If you like sport and walking through beautiful countryside then you are in for a treat in Threshfield as you can combine the two.
One of the village’s most popular walking routes passes by ‘The Avenue’, a small stadium where you can watch a game of Rugby Union before setting off on your travels again.
The ground is home to Wharfedale RUFC, who ply their trade in the sport’s third tier National League One. It is one of the most loved small arenas in Yorkshire, holding 2,000 spectator, and was described as a ‘sporting nirvana’ by broadcaster John Inverdale. “If there is a more wonderful sporting venue in the country for serious sport, I’ve yet to visit it,” he wrote in a column for the Daily Telegraph.
After watching a game, you can pass through the wooden field gate near the ground’s entrance and head towards Skirethorns Lane. This will put you on the route of one of the area’s most popular walking paths which heads to the village of Linton and then back to Threshfield.
The walk only covers three miles but takes in a disused railway line, lush green fields and dense woodland.
That train line used to connect directly to the village, but as with many rural locations Threshfield’s locomotive past is firmly behind it. The station closed to passenger services in 1930 and freight trains stopped using the line in 1969. The platform and buildings were demolished shortly afterwards and houses now stand on the site.
If you like trains, though, do not despair as a few miles south of Threshfield you can hop on to the Embsay and Bolton Abbey Steam Railway, a heritage line that was opened in 1981 using British Rail routes that had been closed in the mid-1960s due to cuts.
The line runs for four miles and has hosts a number of themed days. At present it only goes between Embsay and Bolton Abbey, but are plans to reconnect it to the Network Rail station in Skipton at some point in the future. Services operate seven days a week during the summer and on Sundays the rest of the year.
Just a short walk from Bolton Abbey station is the famous monastery that gives the area its name.
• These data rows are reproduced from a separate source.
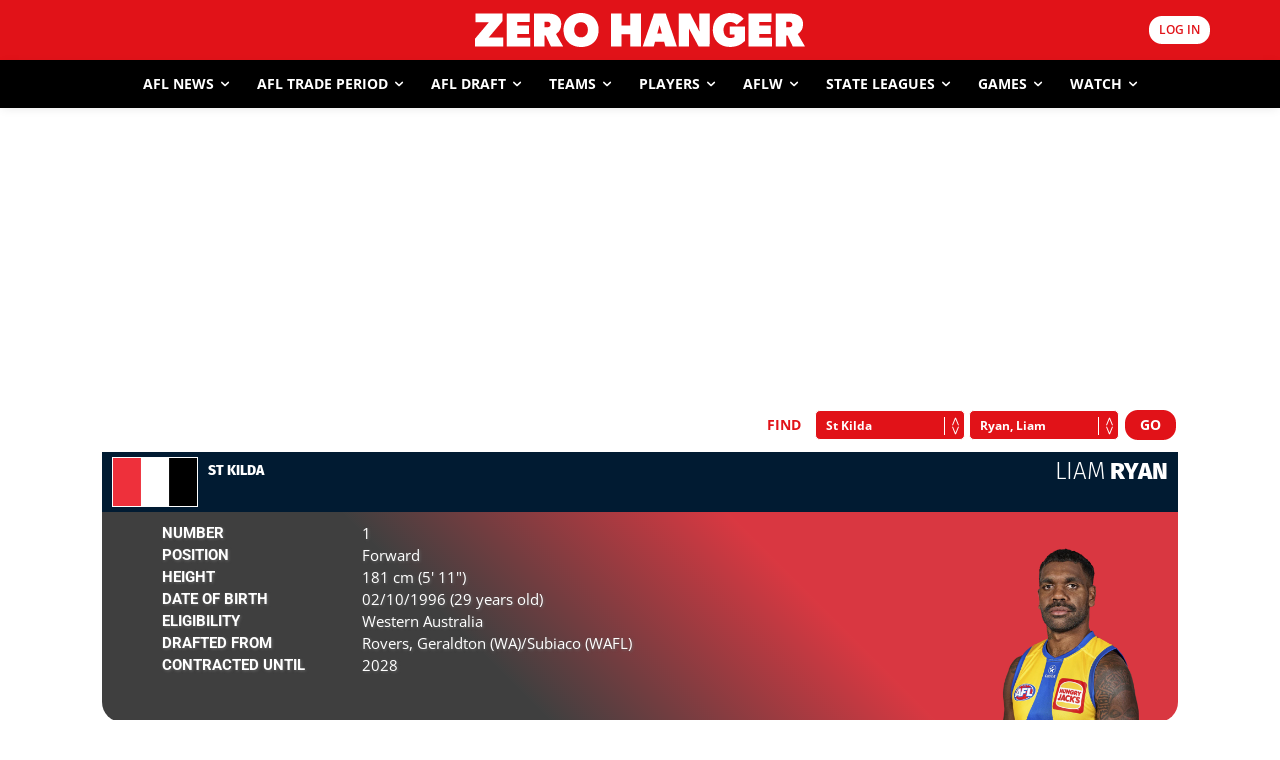

--- FILE ---
content_type: text/html; charset=utf-8
request_url: https://www.google.com/recaptcha/api2/aframe
body_size: 182
content:
<!DOCTYPE HTML><html><head><meta http-equiv="content-type" content="text/html; charset=UTF-8"></head><body><script nonce="bbun3saOl-J574RcuYNqQA">/** Anti-fraud and anti-abuse applications only. See google.com/recaptcha */ try{var clients={'sodar':'https://pagead2.googlesyndication.com/pagead/sodar?'};window.addEventListener("message",function(a){try{if(a.source===window.parent){var b=JSON.parse(a.data);var c=clients[b['id']];if(c){var d=document.createElement('img');d.src=c+b['params']+'&rc='+(localStorage.getItem("rc::a")?sessionStorage.getItem("rc::b"):"");window.document.body.appendChild(d);sessionStorage.setItem("rc::e",parseInt(sessionStorage.getItem("rc::e")||0)+1);localStorage.setItem("rc::h",'1769068026974');}}}catch(b){}});window.parent.postMessage("_grecaptcha_ready", "*");}catch(b){}</script></body></html>

--- FILE ---
content_type: application/javascript; charset=utf-8
request_url: https://fundingchoicesmessages.google.com/f/AGSKWxXPziULXDj-cvYgv1M3cxk4tvztqYvExYXFLT4fAczHtAZv0odXIcwePq7FVxbyUi4x4rEGKi6FS3xDV32FiNDypjQJdHwweMiUPDeC7HA54oSZpYSxC_3pPNtE2qgMZzF1EBfjyKeZqqlgWkgg2292Zb3FfQDFqu_hiqRIQxvMJnIPHG9dTg6k8z_H/_.net/ad2/&bannerid=-728x90//adfactor_/eroad2.
body_size: -1289
content:
window['86dafeb7-33de-472c-8512-b7926bc75376'] = true;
Founded by Augustinian monks in 1154, the priory took around a century to take form and was one the biggest monasteries in the country.
After the Dissolution of the Monasteries in 1540, the main building had the lead stripped from its roof and, open to the elements, the abbey crumbled into ruins. However, the Church of St Mary and St Cuthbert, next to the Abbey is still intact and boasts stunning wall paintings and superb stained-glass windows.
Threshfield is walking distance from the town of Grassington, which has a number of shops and even a museum on life and work in the Yorkshire Dales.
There are a couple of inns offering accommodation in the village as well as guest houses and a campsite.